Week 5 — Lecture Tutorial (AI Tutor) · Tissues (Histology)

Human Anatomy & Physiology · BIOL 2301 (lecture) + BIOL 2101 (lab) Fall 2026 · Prof. Navarro Fictional sample

Course: Anatomy & Physiology I (BIOL 2301 + BIOL 2101) · Silver Oak University (fictional sample) · Prof. Navarro
Covers: what a tissue is & the structure–function theme · the four primary tissue types · epithelial classification (layers × shape) · connective tissue & its subtypes (incl. blood) · the three muscle types & nervous tissue · tissue membranes
Time: 60–90 minutes · You may stop and finish later.


Part 1 — Student Instructions (read this first)

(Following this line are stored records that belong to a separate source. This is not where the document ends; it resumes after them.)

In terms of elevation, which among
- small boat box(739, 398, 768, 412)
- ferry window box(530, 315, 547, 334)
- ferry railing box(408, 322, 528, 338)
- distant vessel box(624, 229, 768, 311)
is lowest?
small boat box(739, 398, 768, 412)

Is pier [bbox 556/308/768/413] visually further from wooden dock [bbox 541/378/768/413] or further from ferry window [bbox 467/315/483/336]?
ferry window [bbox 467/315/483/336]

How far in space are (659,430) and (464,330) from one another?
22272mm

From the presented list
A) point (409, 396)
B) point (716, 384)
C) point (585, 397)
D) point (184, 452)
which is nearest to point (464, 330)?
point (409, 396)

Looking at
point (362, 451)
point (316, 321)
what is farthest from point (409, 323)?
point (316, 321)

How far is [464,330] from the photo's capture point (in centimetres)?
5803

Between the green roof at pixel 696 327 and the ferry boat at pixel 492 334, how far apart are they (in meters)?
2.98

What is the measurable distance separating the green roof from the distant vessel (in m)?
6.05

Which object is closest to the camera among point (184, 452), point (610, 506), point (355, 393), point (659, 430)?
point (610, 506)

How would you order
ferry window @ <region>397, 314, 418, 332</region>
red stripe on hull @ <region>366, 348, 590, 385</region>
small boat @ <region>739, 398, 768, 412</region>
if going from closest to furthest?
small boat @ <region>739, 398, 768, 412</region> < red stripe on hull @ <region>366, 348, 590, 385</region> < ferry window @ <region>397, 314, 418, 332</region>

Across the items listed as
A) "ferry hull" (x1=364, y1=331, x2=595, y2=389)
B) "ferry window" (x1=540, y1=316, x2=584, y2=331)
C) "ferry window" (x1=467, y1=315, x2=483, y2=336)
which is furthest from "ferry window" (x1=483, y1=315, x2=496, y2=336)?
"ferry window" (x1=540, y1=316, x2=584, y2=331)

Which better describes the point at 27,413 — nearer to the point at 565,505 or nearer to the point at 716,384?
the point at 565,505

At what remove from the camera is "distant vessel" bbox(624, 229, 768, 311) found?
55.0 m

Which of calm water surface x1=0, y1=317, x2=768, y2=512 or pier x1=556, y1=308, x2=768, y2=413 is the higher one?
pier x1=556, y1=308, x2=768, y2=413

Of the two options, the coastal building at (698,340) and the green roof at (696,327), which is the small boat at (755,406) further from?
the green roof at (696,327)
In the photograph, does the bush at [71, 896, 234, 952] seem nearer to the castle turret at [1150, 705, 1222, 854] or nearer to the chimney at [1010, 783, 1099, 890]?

What this is. A free AI chatbot becomes your supportive, one-on-one Week 5 tutor. It teaches first, then gives you practice at your own pace, and ends with a short check and a completion summary you'll submit.

How to run it (3 steps):
1. Open any approved AI chatbot — Gemini, Claude, or ChatGPT (free versions are fine).
2. Copy everything inside the box below (the whole prompt) and paste it as one single message.
3. Answer the tutor's questions honestly and go. Wrong answers are where the learning happens — the tutor adapts to you.

Get the most out of it:
- Ask lots of questions. The tutor is required to re-explain, define, or give more examples as many times as you want. The only thing it won't hand you outright is the answer to the exact problem you're working on — and even then, it explains fully after you've really tried.
- You can finish later. If needed, you can leave the chat and return to it later, prompting the tutor as necessary to continue and finish.
- Save your Completion Summary the moment it appears — that's what you submit.

What to submit. In Canvas, submit the share link to your tutor conversation and paste your Week 5 Tutorial Completion Summary. (Worth 5% of your grade across the term, completion-based — this is low-stakes; just do the work honestly.)


Part 2 — The Tutor Prompt (copy everything in the box)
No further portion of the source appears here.